Without any of the pictures, set down the data below exactly.

→ **Information provided**

==============================

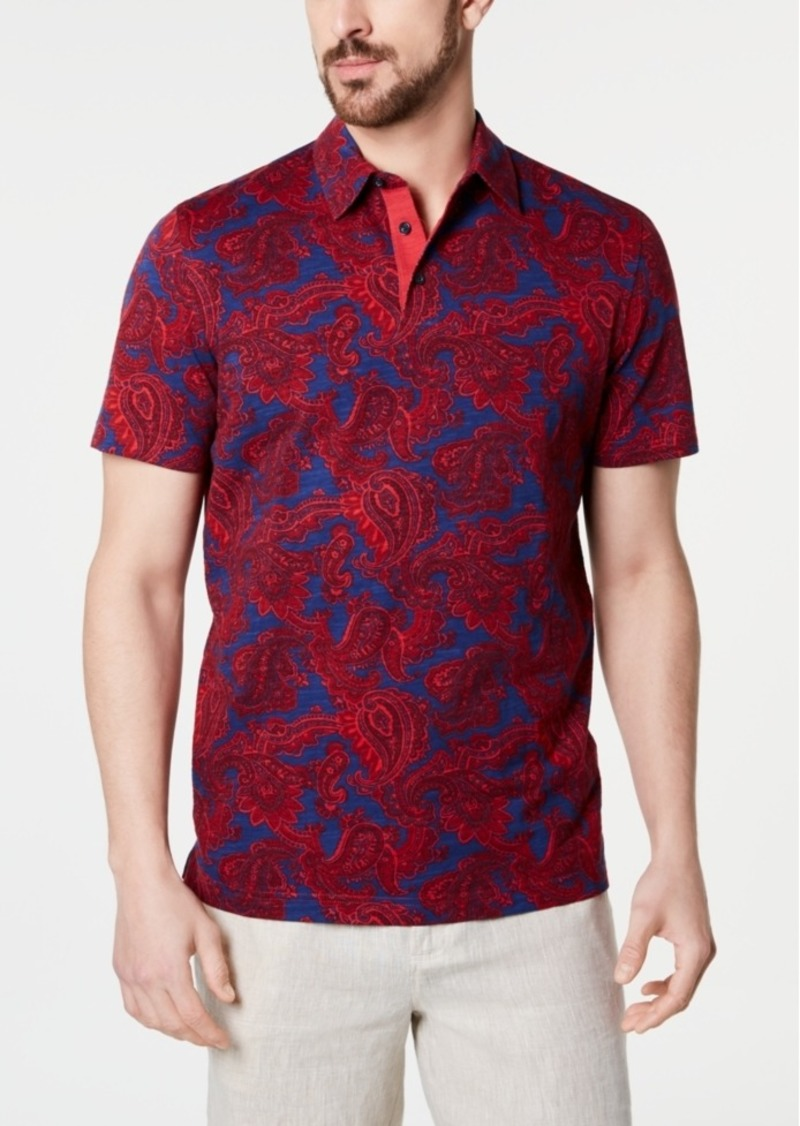Tasso Elba Men's Slub Paisley Polo, Created for Macy's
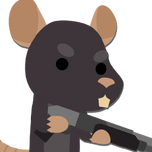 Char rat black-resources.assets-4003.png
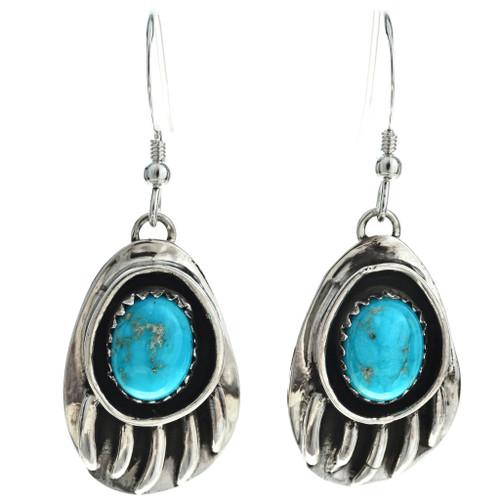 Navajo Turquoise Dangle Earrings 26277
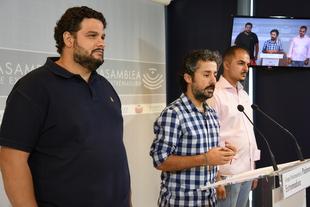 Podemos logra aprobar la Ley de Comercio Ambulante de Extremadura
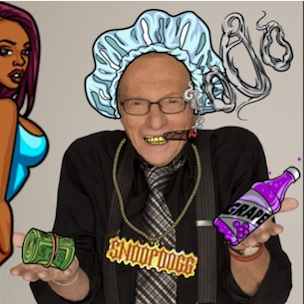 Snoop Lion Releases Free Photo-Bombing App, Snoopify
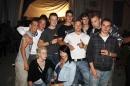 X1-Partynight-Stockach-020711-Bodensee-Community-SEECHAT_DE-_13.JPG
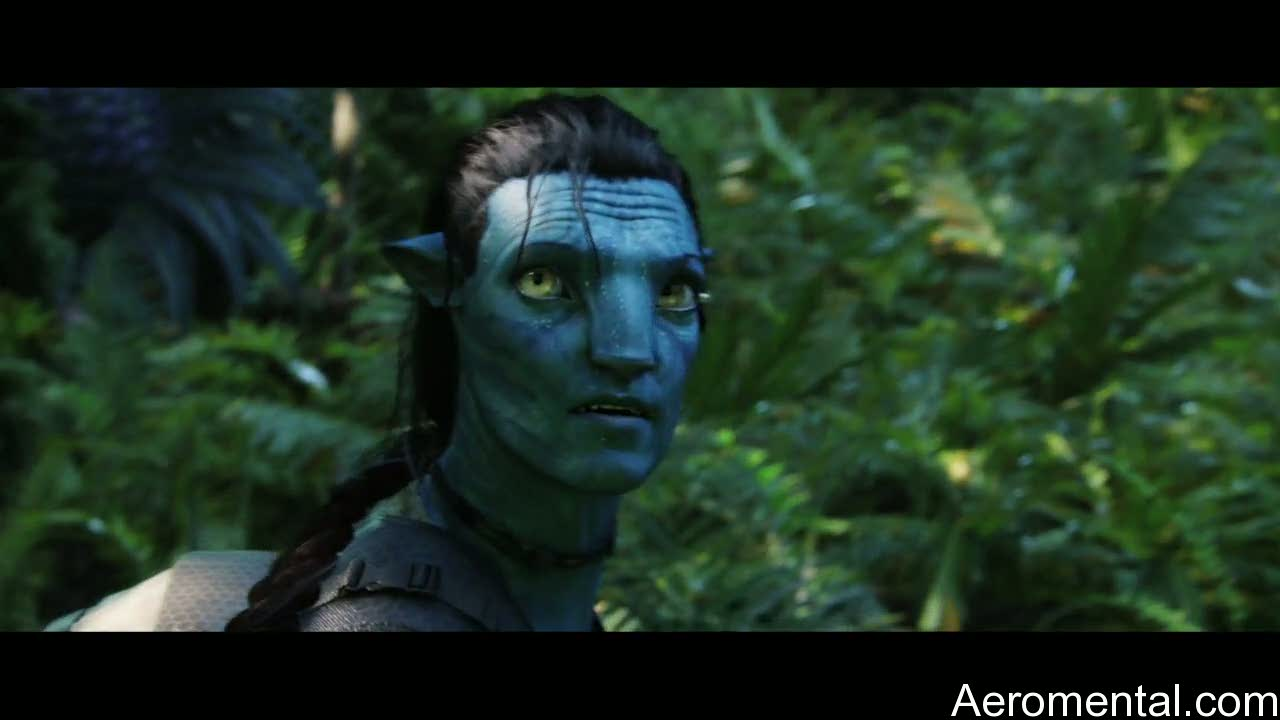 película Avatar Navi selva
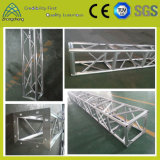 18m überspannender Leistungs-Aluminiumstadiums-Schraubbolzen-Binder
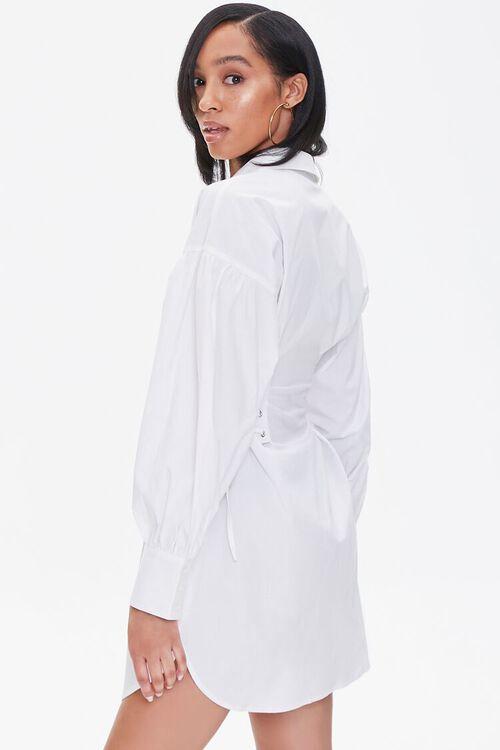 Poplin Lace-Up Shirt Dress, image 2
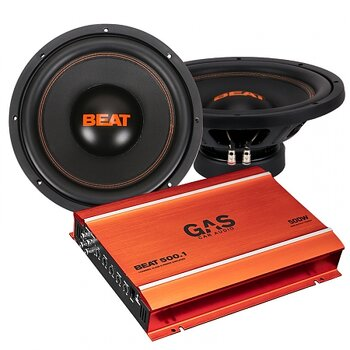 2-pack GAS BEAT124 & GAS BEAT 500.1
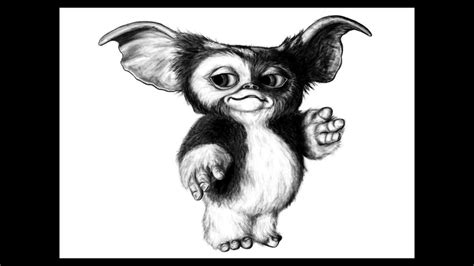 making gizmo sketch youtube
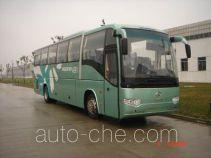 King Long KLQ6129QE3 tourist bus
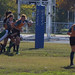 "CADU Rugby 7 femenino • <a style=""font-size:0.8em;"" href=""http://www.flickr.com/photos/95967098@N05/15647058699/"" target=""_blank"">View on Flickr</a>"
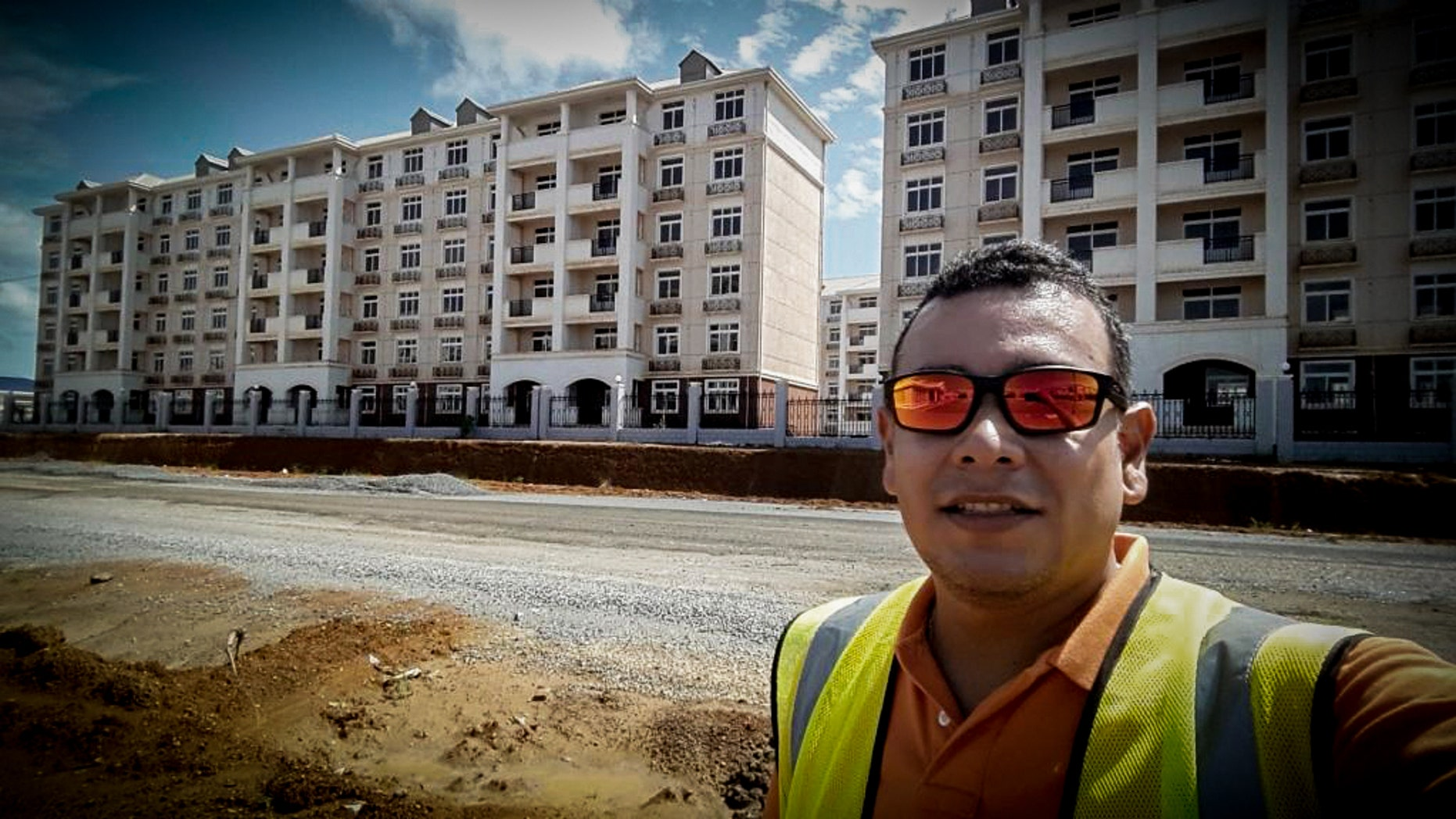 Luis Eduardo Medrano worked in Equatorial Guinea since 2009.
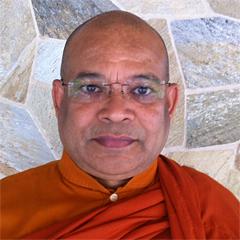 Vibhavi-monk-web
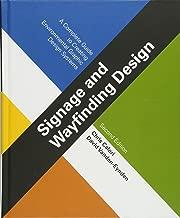 environmental graphic design book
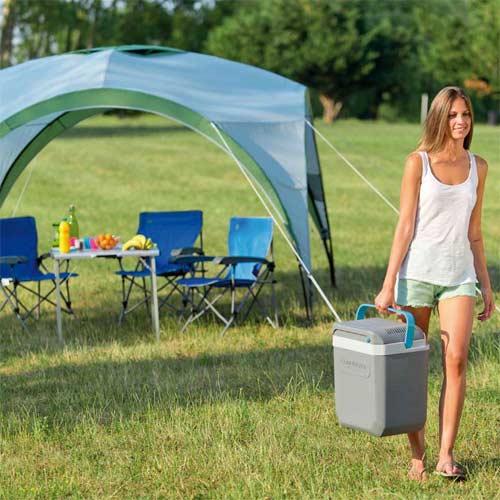 Nevera portátil eléctrica para camping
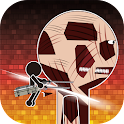 Attack on assault icon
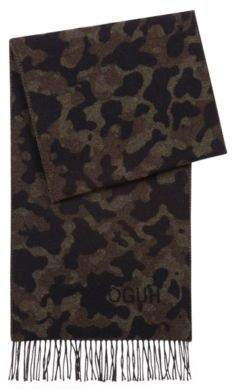HUGO Boss Camouflage scarf in a brushed-wool One Size Patterned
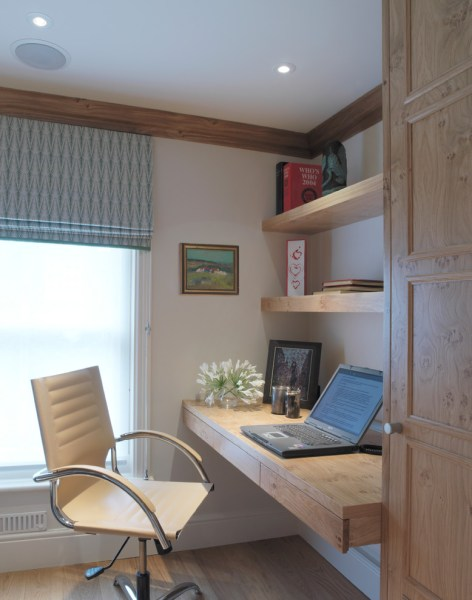 small home office design ideas 20+ Small Office Designs, Decorating Ideas | Design Trends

==============================

→ **Written solution**
Tasso Elba Men's Slub Paisley Polo, Created for Macy's
 Char rat black-resources.assets-4003.png
 Navajo Turquoise Dangle Earrings 26277
 Podemos logra aprobar la Ley de Comercio Ambulante de Extremadura
 Snoop Lion Releases Free Photo-Bombing App, Snoopify
 X1-Partynight-Stockach-020711-Bodensee-Community-SEECHAT_DE-_13.JPG
 película Avatar Navi selva
 18m überspannender Leistungs-Aluminiumstadiums-Schraubbolzen-Binder
 Poplin Lace-Up Shirt Dress, image 2
 2-pack GAS BEAT124 & GAS BEAT 500.1
 making gizmo sketch youtube
 King Long KLQ6129QE3 tourist bus
 "CADU Rugby 7 femenino • <a style=""font-size:0.8em;"" href=""http://www.flickr.com/photos/95967098@N05/15647058699/"" target=""_blank"">View on Flickr</a>"
 Luis Eduardo Medrano worked in Equatorial Guinea since 2009.
 Vibhavi-monk-web
 environmental graphic design book
 Nevera portátil eléctrica para camping
 Attack on assault icon
HUGO Boss Camouflage scarf in a brushed-wool One Size Patterned
 small home office design ideas 20+ Small Office Designs, Decorating Ideas | Design Trends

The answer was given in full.